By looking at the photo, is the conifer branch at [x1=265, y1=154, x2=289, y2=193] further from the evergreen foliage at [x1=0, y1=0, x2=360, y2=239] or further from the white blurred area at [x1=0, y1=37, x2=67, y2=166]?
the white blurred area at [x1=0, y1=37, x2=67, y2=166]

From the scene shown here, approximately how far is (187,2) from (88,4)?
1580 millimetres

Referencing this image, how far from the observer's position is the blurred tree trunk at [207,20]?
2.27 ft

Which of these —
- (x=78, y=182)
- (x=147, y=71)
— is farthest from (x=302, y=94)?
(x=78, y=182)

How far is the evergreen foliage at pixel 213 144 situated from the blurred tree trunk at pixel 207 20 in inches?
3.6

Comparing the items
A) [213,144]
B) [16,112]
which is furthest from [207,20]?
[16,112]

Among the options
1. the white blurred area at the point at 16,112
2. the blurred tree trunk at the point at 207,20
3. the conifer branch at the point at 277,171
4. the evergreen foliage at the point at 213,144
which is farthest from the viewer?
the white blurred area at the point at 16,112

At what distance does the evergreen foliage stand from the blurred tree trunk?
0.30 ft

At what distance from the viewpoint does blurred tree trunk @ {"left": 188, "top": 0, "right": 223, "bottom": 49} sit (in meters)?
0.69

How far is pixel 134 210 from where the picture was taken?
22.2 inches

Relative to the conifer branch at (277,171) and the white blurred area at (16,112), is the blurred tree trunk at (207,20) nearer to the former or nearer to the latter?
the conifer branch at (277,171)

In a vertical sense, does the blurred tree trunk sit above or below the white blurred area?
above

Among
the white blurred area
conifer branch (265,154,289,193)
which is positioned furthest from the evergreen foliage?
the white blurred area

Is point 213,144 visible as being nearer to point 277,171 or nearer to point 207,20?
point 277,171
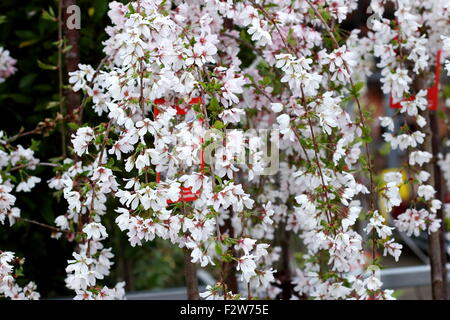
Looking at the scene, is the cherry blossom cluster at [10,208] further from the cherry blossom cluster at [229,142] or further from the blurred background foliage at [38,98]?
the blurred background foliage at [38,98]

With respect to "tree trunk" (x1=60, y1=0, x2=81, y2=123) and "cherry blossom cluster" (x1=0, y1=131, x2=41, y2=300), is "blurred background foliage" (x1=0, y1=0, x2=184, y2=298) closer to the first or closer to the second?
"tree trunk" (x1=60, y1=0, x2=81, y2=123)

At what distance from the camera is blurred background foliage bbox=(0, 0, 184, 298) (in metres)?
2.15

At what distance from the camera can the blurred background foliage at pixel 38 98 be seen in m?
2.15

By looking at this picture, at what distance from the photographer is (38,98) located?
2.29m

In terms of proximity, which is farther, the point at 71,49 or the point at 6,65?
the point at 6,65

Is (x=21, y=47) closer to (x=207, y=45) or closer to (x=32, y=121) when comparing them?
(x=32, y=121)

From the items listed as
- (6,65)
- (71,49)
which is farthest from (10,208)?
(6,65)

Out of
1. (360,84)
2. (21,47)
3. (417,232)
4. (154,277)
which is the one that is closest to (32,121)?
(21,47)

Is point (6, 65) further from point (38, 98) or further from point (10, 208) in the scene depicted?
point (10, 208)

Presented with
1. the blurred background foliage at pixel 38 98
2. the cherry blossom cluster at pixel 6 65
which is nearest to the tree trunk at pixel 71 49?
the blurred background foliage at pixel 38 98

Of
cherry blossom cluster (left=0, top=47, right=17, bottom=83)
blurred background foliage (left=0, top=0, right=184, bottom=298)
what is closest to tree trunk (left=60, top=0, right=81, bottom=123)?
blurred background foliage (left=0, top=0, right=184, bottom=298)

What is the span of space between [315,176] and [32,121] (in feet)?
3.89

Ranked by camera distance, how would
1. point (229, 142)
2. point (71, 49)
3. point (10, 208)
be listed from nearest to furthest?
point (229, 142) < point (10, 208) < point (71, 49)

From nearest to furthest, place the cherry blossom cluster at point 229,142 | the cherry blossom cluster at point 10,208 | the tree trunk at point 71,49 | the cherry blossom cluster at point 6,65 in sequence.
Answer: the cherry blossom cluster at point 229,142 → the cherry blossom cluster at point 10,208 → the tree trunk at point 71,49 → the cherry blossom cluster at point 6,65
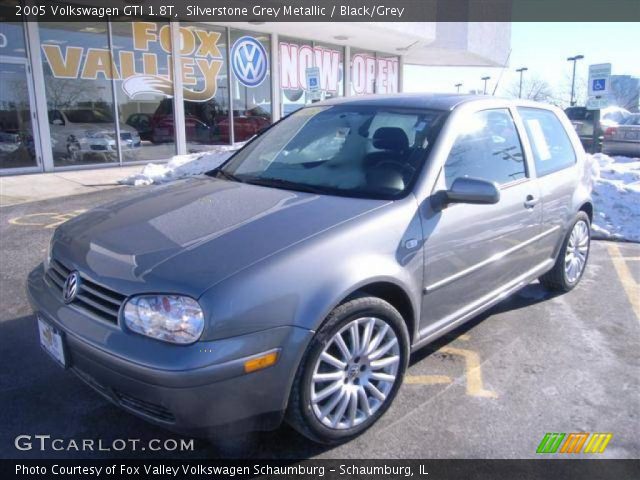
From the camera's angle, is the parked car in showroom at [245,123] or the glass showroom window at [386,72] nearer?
the parked car in showroom at [245,123]

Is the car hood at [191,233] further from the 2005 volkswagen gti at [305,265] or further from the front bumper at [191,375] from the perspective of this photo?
the front bumper at [191,375]

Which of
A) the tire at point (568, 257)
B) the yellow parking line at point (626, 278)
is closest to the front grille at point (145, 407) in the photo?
the tire at point (568, 257)

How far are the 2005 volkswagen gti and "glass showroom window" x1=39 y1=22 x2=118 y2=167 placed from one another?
9551mm

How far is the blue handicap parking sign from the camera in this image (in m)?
11.5

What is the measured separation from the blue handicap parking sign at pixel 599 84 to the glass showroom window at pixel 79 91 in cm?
1090

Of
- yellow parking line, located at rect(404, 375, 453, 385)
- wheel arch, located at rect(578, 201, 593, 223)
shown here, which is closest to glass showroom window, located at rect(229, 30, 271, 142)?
wheel arch, located at rect(578, 201, 593, 223)

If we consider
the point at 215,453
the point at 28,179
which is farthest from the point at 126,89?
the point at 215,453

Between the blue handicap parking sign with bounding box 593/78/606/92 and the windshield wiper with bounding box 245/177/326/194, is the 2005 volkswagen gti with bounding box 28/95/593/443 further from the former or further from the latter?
the blue handicap parking sign with bounding box 593/78/606/92

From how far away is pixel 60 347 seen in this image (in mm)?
2473

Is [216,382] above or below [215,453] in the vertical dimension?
above

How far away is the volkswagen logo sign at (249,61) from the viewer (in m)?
15.5

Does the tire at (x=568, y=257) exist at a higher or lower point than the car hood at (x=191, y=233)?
lower

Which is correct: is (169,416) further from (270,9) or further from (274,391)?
(270,9)

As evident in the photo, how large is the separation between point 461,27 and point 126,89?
1533cm
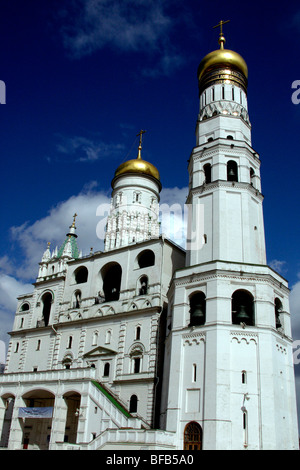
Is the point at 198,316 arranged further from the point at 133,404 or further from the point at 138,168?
the point at 138,168

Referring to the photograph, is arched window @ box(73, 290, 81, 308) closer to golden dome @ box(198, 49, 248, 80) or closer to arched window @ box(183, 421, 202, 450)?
arched window @ box(183, 421, 202, 450)

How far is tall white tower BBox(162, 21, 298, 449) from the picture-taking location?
25.4m

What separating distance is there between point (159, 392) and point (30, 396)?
1051 centimetres

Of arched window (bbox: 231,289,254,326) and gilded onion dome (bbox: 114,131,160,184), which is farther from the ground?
gilded onion dome (bbox: 114,131,160,184)

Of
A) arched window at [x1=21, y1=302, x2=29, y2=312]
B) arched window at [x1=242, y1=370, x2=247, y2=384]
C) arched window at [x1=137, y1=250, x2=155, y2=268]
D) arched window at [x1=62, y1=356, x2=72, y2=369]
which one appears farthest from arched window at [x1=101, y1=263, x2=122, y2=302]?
arched window at [x1=242, y1=370, x2=247, y2=384]

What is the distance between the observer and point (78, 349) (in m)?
38.1

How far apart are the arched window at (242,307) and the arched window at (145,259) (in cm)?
1020

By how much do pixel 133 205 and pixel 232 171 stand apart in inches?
543

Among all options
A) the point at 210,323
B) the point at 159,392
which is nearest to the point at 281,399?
the point at 210,323

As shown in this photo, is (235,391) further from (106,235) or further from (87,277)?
(106,235)

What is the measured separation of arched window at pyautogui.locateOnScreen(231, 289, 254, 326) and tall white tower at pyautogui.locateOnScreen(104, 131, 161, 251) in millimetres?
15469

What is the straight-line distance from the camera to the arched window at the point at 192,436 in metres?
25.4

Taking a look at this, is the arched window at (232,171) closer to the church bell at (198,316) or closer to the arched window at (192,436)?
the church bell at (198,316)

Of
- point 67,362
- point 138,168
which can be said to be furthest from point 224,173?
point 67,362
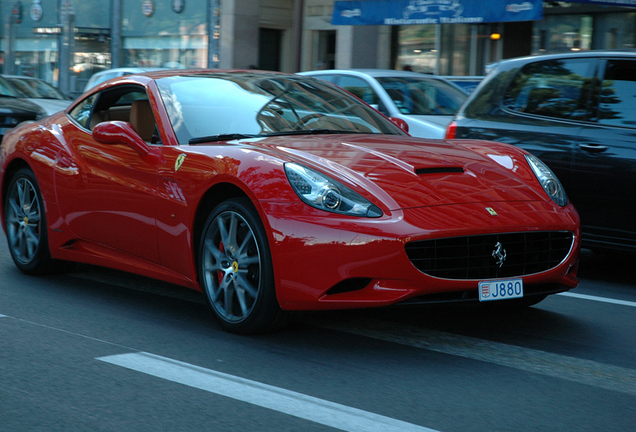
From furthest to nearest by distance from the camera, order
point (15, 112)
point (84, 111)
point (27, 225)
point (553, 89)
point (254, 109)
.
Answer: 1. point (15, 112)
2. point (553, 89)
3. point (27, 225)
4. point (84, 111)
5. point (254, 109)

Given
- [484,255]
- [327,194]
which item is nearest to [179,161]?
[327,194]

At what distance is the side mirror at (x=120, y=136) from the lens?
538 centimetres

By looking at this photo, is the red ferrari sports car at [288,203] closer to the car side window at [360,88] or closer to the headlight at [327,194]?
the headlight at [327,194]

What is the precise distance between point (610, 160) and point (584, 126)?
1.23 ft

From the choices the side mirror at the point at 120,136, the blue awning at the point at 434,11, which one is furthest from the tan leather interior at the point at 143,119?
the blue awning at the point at 434,11

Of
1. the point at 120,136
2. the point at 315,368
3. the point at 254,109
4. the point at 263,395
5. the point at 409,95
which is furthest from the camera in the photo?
the point at 409,95

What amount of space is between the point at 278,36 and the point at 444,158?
24040mm

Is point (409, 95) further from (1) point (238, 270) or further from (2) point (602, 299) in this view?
(1) point (238, 270)

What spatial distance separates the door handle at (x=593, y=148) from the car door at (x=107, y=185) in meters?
3.04

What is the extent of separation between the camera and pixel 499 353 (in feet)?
15.0

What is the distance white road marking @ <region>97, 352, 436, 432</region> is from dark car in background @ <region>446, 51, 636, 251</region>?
3.48m

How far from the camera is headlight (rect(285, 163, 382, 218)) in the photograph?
4.41 meters

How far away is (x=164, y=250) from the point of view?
206 inches

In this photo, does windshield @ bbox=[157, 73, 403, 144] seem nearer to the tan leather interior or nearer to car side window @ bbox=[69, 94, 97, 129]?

—————

__Challenge__:
Reproduce precisely the span of lines that begins at the line containing "What is the precise" and ends with the last line of the listing.

__Answer to the exercise__:
What is the precise distance between point (610, 160) and point (584, 126)?
1.23 ft

From the choices the side mirror at the point at 120,136, the blue awning at the point at 434,11, which one is furthest from the tan leather interior at the point at 143,119?
the blue awning at the point at 434,11

Of
1. the point at 120,136
2. the point at 315,368
3. the point at 254,109
4. the point at 263,395
5. the point at 409,95
which is furthest from the camera in the photo?
the point at 409,95

What amount of space is between the point at 278,36 and the point at 444,158?
24040mm

Is point (409, 95) further from (1) point (238, 270) or further from (2) point (602, 299) in this view?
(1) point (238, 270)

What spatial distance separates the door handle at (x=593, y=148) from the car door at (x=107, y=185) in meters?
3.04

What is the extent of separation between the camera and pixel 499 353 (in feet)?
15.0

What is the distance white road marking @ <region>97, 352, 436, 432</region> is from dark car in background @ <region>446, 51, 636, 251</region>?
3.48m

How far from the camera is headlight (rect(285, 163, 382, 218)) in the photograph?
4.41 meters

How far away is (x=164, y=250) from the point of view?
206 inches

In this photo, does windshield @ bbox=[157, 73, 403, 144] seem nearer to the tan leather interior or nearer to car side window @ bbox=[69, 94, 97, 129]?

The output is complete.